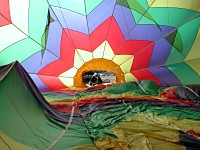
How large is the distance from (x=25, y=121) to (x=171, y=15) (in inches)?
89.9

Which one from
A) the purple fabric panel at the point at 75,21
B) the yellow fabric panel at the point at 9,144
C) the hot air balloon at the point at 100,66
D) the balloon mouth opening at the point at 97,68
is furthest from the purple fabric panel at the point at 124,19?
the yellow fabric panel at the point at 9,144

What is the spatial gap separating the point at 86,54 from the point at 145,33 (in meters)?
1.13

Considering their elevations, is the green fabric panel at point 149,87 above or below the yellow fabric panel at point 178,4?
below

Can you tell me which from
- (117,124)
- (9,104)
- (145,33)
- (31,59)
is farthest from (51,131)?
(145,33)

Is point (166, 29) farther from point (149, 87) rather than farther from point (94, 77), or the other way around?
point (94, 77)

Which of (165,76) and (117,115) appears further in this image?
(165,76)

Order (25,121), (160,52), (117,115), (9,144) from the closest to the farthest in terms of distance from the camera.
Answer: (9,144) → (25,121) → (117,115) → (160,52)

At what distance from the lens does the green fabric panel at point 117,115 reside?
4.84ft

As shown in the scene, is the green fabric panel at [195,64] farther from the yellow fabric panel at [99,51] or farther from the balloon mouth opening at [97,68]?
the yellow fabric panel at [99,51]

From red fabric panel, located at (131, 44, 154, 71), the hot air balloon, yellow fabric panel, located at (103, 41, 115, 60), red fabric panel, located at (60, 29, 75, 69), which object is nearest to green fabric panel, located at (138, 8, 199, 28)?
the hot air balloon

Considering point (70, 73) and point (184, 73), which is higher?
point (70, 73)

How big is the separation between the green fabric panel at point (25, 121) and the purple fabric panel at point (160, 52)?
6.61 ft

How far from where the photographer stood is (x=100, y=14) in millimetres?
3461

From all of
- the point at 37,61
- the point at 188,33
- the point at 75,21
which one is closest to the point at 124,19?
the point at 75,21
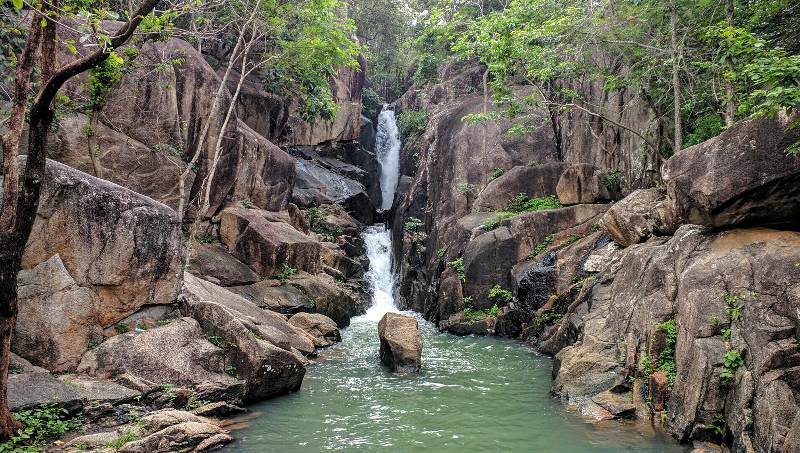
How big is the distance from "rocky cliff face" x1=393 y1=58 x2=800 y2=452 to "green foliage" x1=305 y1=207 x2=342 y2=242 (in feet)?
20.9

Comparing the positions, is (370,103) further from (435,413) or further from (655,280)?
(435,413)

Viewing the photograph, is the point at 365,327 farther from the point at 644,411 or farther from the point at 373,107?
the point at 373,107

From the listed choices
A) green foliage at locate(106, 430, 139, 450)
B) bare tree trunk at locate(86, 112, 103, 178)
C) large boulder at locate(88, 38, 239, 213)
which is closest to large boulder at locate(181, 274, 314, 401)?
green foliage at locate(106, 430, 139, 450)

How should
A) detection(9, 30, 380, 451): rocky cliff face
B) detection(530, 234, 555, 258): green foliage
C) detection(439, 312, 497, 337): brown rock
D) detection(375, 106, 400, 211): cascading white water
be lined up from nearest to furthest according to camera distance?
detection(9, 30, 380, 451): rocky cliff face < detection(439, 312, 497, 337): brown rock < detection(530, 234, 555, 258): green foliage < detection(375, 106, 400, 211): cascading white water

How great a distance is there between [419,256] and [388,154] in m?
16.0

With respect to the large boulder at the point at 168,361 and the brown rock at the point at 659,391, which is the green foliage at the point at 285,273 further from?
the brown rock at the point at 659,391

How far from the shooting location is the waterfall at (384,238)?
27391 millimetres

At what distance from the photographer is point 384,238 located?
104 feet

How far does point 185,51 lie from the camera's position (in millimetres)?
20297

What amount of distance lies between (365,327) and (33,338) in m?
13.2

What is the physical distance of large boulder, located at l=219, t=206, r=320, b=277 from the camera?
67.2 ft

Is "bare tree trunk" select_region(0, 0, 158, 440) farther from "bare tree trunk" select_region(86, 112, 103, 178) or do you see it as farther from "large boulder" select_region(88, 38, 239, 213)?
"large boulder" select_region(88, 38, 239, 213)

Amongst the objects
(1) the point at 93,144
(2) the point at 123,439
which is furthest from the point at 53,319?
(1) the point at 93,144

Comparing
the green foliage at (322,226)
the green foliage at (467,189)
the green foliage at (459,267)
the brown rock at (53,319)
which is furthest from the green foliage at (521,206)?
the brown rock at (53,319)
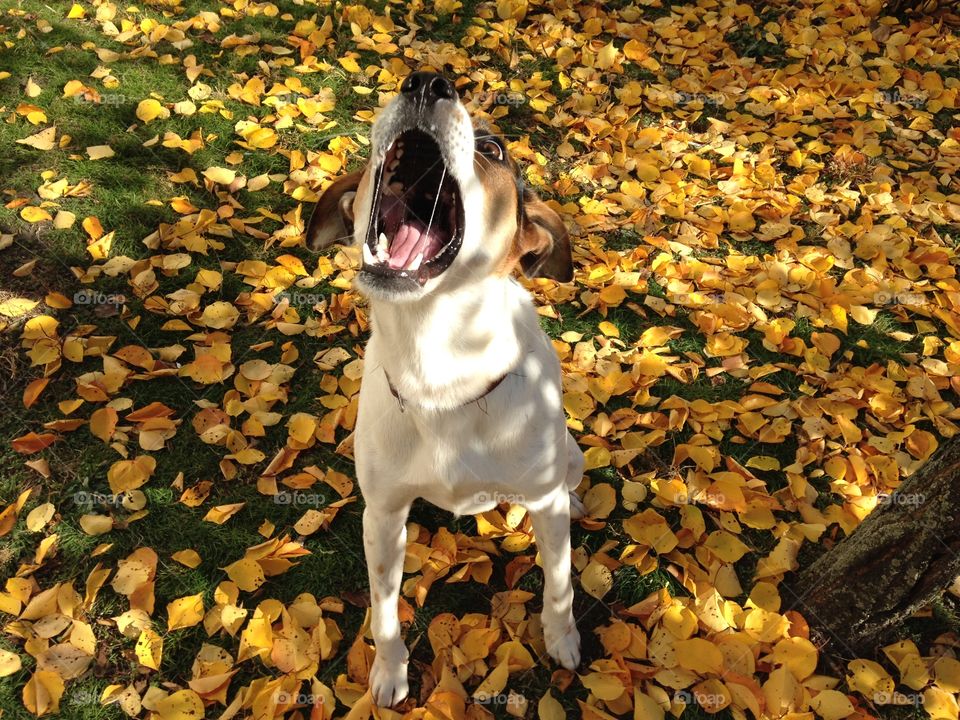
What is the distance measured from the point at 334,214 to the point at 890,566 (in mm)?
2714

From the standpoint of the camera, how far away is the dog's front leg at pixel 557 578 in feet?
10.3

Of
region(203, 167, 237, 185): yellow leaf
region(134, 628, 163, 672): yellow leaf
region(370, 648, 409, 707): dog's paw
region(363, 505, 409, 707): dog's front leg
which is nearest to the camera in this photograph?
region(363, 505, 409, 707): dog's front leg

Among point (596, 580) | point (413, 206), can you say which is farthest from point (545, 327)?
point (413, 206)

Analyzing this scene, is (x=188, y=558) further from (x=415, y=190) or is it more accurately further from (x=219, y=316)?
(x=415, y=190)

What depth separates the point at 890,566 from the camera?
3.06 m

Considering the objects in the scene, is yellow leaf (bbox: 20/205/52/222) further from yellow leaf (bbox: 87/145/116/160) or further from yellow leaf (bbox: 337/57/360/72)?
yellow leaf (bbox: 337/57/360/72)

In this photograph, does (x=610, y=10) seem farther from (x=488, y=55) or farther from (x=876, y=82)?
(x=876, y=82)

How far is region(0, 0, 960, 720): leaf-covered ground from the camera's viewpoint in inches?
137

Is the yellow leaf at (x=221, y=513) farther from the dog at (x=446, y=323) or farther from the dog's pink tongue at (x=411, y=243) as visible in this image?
the dog's pink tongue at (x=411, y=243)

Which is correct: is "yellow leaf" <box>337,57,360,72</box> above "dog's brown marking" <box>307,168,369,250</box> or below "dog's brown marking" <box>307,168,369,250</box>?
below

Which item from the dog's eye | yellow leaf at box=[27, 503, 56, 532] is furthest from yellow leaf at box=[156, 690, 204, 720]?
the dog's eye

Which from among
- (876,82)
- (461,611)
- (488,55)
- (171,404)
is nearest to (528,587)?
(461,611)

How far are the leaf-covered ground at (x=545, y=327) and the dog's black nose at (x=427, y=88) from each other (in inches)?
92.1

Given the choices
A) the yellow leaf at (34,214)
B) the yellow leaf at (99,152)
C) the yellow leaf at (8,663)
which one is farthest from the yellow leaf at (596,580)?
the yellow leaf at (99,152)
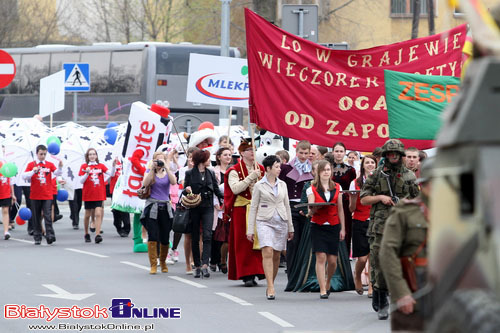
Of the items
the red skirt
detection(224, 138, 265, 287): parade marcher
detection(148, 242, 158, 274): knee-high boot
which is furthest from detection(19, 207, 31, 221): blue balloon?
the red skirt

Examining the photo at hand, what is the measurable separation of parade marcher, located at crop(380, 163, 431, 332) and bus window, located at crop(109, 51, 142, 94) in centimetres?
3065

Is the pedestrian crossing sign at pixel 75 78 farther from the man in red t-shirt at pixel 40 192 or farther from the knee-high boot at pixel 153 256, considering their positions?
the knee-high boot at pixel 153 256

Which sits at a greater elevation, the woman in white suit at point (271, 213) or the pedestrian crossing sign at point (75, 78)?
the pedestrian crossing sign at point (75, 78)

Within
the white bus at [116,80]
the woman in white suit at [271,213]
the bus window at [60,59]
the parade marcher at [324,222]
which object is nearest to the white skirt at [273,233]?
the woman in white suit at [271,213]

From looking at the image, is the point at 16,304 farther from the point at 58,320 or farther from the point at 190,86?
the point at 190,86

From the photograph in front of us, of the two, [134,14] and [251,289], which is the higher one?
[134,14]

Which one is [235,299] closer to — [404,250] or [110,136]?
[404,250]

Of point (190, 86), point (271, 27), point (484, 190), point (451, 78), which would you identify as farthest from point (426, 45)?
point (484, 190)

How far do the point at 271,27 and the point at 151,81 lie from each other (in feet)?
79.3

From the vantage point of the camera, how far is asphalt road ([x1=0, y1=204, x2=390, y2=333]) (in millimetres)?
10422

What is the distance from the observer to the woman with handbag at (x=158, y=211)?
1523cm

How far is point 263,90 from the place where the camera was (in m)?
12.1

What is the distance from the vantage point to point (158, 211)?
15.4 metres

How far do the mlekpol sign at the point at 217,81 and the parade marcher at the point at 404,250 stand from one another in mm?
12239
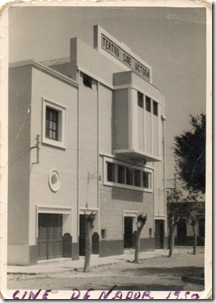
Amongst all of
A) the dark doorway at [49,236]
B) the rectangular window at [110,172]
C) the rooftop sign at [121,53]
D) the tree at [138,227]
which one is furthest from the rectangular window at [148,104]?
the dark doorway at [49,236]

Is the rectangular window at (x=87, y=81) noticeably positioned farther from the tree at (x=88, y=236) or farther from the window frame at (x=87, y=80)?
the tree at (x=88, y=236)

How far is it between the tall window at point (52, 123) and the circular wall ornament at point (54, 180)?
427 millimetres

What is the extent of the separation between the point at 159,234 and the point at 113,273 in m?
0.83

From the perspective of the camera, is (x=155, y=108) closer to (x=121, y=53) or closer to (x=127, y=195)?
(x=121, y=53)

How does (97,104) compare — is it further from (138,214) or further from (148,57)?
(138,214)

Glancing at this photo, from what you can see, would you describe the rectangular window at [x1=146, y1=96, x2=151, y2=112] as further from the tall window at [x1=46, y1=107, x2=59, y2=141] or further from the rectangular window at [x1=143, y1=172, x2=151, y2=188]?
the tall window at [x1=46, y1=107, x2=59, y2=141]

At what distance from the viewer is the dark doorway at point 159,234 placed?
23.5ft

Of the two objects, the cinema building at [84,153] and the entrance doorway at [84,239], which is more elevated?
the cinema building at [84,153]

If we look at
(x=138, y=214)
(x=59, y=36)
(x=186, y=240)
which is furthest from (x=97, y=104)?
(x=186, y=240)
■ ■ ■ ■ ■ ■ ■
Transcribe the entries exactly as they appear, starting at the line that contains "What is the extent" and continuing through the end of the entries.

What is the extent of the separation between the point at 159,234 and the point at 113,273 in m?
0.83

From the perspective of the camera, is (x=155, y=108) closer to (x=121, y=53) or closer to (x=127, y=195)?
(x=121, y=53)

How does (97,104) compare — is it further from (138,214) or further from (148,57)?
(138,214)

Glancing at this photo, from what you can see, would you describe the rectangular window at [x1=146, y1=96, x2=151, y2=112] as further from the tall window at [x1=46, y1=107, x2=59, y2=141] or further from the rectangular window at [x1=143, y1=172, x2=151, y2=188]?
the tall window at [x1=46, y1=107, x2=59, y2=141]

At what distance from the viewer is the dark doorway at point 159,234 placed?
23.5ft

Of the two objects, the cinema building at [84,153] and the entrance doorway at [84,239], which is more elevated?
the cinema building at [84,153]

If we look at
(x=138, y=214)
(x=59, y=36)
(x=186, y=240)
which is furthest from (x=97, y=104)?
(x=186, y=240)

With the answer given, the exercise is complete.